2013 Act amends the definition of 'dividend' to make it clear certain transactions should not be treated as dividends for tax purposes. Applies from 1 Apr 2005.

Sections CD29B and YA 1 (definition of "bonus issue") of the Income Tax Act 2007; sections CD 21BA and OB 1 (definition of "bonus issue") of the Income Tax Act 2004

The definition of "dividend" has been amended to make it clear that certain transactions should not be treated as dividends for tax purposes. The changes do not involve a change in policy but clarify the policy intent for the specified transactions.

Background

A dividend that is derived by a person is treated to be income. The current dividend definition is based on the policy that, in general, distributions from a company to a shareholder should be taxed if there is a transfer of value to the shareholder and the transfer is made in recognition of the shareholder's ownership interest in the company (instead of, for example, an employer/employee relationship between the company and shareholder).

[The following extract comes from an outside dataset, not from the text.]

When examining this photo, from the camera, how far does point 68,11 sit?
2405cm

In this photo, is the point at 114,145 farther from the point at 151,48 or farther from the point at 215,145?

Previously it was unclear whether certain transactions fell within the definition of "dividend". Amendments have therefore been made to clarify that certain transactions are not treated as dividends for tax purposes. The amendments do not involve a change in policy, nor do they imply that other arrangements fall within the dividend definition. The relevant transactions are described below: 

Rights issues

Companies can offer their shareholders rights to buy new shares, generally at a discount to the market value.

Legislative changes have been made to make it clear that the discounted amount is not a taxable dividend for shareholders that exercise the right, and that the right itself (which has value and may in some cases be traded or renounced) is not a taxable dividend.

The policy rationale for ensuring that rights and discounted shares issued under a rights issue are not treated as dividends is that the company does not give up anything of value. A rights issue involves the company raising new equity when the shareholders invest new funds in the company.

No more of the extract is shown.